Encrypted and anonymised datasets were used for this study. Because it was not possible to identify women, ethical approval was not required, and this was confirmed by the NZ Health and Disability Ethics committee (20 January 2023).

Conflicts of Interest

The authors declare no conflicts of interest.

Appendix 1.

A.1. Maternal age, prevalence of gestational diabetes mellitus (GDM) and univariate odd ratios (OR) by number of pregnancies or births for the total cohort (n = 601,166)

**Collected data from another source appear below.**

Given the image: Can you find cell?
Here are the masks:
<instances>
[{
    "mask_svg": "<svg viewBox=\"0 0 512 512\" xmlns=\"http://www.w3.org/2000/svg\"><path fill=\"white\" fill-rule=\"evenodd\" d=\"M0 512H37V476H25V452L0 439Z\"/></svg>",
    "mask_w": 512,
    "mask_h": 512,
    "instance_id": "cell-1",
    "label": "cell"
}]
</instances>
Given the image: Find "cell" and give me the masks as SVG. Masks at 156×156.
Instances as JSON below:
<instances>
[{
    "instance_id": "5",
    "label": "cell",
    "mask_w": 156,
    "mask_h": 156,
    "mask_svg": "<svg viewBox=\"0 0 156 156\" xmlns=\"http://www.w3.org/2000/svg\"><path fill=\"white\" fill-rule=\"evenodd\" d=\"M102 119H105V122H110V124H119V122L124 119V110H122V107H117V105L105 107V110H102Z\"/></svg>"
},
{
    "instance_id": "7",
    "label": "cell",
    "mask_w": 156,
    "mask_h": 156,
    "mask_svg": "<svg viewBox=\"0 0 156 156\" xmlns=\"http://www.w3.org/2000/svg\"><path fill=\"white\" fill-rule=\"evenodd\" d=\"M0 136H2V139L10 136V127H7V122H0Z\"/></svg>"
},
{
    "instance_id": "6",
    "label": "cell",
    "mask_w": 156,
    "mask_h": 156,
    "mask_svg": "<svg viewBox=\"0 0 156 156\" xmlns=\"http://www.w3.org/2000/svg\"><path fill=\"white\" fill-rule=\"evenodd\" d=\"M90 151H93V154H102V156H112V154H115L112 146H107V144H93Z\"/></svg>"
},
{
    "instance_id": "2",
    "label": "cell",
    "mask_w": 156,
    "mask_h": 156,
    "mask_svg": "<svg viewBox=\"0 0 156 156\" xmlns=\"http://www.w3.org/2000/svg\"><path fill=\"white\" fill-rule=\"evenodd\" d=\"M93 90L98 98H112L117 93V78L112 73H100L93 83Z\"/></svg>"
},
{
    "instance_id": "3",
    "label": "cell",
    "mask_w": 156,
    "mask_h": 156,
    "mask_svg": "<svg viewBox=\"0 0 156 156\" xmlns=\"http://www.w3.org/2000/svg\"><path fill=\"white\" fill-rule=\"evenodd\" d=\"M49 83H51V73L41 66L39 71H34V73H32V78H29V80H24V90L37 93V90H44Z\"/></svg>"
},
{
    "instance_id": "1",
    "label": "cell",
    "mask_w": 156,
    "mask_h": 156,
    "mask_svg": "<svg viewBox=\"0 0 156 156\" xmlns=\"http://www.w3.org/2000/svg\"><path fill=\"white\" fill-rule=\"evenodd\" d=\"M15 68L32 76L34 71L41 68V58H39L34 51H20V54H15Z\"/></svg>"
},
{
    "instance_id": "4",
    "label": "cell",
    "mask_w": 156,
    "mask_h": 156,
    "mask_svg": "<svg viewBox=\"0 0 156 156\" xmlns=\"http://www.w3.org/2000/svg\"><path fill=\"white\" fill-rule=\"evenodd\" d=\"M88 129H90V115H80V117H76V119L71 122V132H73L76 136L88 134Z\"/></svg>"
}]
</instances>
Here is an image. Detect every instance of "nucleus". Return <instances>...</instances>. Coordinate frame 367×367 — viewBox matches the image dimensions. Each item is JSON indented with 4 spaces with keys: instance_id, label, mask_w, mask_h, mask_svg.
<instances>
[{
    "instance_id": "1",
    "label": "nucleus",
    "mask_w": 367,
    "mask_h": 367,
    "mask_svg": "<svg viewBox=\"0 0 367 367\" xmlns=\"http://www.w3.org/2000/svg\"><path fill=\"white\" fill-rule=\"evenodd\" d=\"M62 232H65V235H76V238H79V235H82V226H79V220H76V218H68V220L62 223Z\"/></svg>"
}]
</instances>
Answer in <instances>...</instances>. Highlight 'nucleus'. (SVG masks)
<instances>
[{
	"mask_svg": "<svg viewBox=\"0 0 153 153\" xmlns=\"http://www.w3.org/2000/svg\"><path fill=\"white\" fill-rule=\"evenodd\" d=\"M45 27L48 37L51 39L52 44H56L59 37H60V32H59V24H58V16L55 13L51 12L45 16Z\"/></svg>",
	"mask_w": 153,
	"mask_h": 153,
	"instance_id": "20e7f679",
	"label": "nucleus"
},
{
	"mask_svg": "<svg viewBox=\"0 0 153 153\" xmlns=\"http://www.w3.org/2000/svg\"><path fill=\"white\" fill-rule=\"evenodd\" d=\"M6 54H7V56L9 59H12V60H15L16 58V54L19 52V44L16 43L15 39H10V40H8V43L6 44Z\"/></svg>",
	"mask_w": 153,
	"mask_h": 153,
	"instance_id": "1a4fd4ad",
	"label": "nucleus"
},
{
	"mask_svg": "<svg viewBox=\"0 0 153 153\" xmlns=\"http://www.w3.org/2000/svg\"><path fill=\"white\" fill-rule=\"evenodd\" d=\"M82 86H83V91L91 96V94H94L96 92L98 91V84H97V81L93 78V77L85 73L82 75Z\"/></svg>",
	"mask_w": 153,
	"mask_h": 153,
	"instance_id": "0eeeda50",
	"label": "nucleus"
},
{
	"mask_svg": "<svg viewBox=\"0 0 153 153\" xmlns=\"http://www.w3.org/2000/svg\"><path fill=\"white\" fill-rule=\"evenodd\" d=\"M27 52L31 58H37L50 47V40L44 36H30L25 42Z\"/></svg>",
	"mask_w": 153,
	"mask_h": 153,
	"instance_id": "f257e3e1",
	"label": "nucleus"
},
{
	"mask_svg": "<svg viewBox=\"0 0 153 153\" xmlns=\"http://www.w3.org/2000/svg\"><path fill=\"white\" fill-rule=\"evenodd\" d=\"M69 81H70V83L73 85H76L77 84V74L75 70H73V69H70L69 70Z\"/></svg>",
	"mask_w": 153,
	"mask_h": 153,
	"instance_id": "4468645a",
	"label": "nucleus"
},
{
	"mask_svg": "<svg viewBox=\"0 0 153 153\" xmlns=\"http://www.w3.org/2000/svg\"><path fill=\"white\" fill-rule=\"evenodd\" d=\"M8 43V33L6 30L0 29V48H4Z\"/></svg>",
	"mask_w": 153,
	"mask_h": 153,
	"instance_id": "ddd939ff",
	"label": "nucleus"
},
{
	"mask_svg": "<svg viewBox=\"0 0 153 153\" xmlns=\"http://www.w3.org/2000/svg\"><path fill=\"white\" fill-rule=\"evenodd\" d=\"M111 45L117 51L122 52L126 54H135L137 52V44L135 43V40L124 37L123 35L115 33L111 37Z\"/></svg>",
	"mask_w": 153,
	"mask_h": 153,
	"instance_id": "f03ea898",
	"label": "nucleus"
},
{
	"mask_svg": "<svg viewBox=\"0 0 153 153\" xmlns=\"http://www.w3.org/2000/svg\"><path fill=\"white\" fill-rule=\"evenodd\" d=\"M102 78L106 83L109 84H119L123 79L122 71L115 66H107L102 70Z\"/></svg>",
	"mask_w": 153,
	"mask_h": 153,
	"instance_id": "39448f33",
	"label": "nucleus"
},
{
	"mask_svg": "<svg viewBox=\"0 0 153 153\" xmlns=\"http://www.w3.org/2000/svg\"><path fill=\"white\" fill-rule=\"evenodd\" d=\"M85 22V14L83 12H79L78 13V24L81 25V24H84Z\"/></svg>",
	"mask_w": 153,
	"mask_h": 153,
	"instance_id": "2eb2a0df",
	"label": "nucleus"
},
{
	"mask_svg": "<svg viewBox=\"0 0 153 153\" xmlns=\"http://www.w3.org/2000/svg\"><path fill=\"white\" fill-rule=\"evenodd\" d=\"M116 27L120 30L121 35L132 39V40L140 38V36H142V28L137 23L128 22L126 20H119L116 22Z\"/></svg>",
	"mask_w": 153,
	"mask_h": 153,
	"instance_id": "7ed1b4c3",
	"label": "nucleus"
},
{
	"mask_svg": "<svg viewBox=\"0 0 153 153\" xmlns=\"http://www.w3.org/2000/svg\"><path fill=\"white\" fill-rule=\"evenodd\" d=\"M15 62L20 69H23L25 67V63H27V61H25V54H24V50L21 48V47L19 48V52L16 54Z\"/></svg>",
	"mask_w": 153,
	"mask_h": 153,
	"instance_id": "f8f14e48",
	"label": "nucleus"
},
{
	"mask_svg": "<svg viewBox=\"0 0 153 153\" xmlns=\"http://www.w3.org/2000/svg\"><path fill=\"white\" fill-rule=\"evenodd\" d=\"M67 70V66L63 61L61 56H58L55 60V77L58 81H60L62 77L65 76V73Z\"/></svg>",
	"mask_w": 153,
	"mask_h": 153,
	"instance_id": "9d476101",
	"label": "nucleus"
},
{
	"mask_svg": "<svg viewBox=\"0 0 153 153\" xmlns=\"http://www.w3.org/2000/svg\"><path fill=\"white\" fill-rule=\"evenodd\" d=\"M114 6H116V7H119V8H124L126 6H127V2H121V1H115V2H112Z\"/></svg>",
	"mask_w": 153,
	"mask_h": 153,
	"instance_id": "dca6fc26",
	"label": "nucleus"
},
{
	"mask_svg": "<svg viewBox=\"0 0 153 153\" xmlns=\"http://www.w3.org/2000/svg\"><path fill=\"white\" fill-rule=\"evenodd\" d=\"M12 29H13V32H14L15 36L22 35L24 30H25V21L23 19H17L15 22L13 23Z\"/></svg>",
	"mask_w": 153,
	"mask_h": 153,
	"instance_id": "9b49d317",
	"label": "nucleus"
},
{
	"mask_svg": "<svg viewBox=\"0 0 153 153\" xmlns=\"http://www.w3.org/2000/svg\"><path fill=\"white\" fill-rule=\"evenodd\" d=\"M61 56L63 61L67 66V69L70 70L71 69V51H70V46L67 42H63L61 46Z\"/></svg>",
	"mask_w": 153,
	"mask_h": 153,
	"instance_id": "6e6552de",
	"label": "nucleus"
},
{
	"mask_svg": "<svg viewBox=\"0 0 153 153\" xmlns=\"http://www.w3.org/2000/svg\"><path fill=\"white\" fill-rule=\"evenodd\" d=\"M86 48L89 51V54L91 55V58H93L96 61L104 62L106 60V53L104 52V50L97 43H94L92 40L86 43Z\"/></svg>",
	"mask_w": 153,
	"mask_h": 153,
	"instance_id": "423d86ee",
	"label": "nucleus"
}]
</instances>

No. of previous births/pregnancies	Number of previous births			No. of previous pregnancies OR (95% CI)
	Maternal age, N; mean (SD)	GDM, n (%)	No GDM, n (%)
0	219,205; 27.1 (6.3)	4060 (1.85)	215,145 (98.15)	1.00
1	174,021; 29.6 (5.7)	3578 (2.06)	170,443 (97.94)	1.11 (1.06–1.16)
2–3	117,028; 31.2 (5.4)	2680 (2.29)	114,348 (97.71)	1.24 (1.18–1.31)
4–6	28,352; 33.2 (5.0)	1017 (3.59)	27,335 (96.41)	1.97 (1.84–2.11)
> 7	3665; 36.4 (4.3)	169 (4.61)	3496 (95.39)	2.57 (2.19–3.00)
Missing data		1814 (3.08)	57,018 (96.9)

Data Availability Statement

Aggregated data are available on request.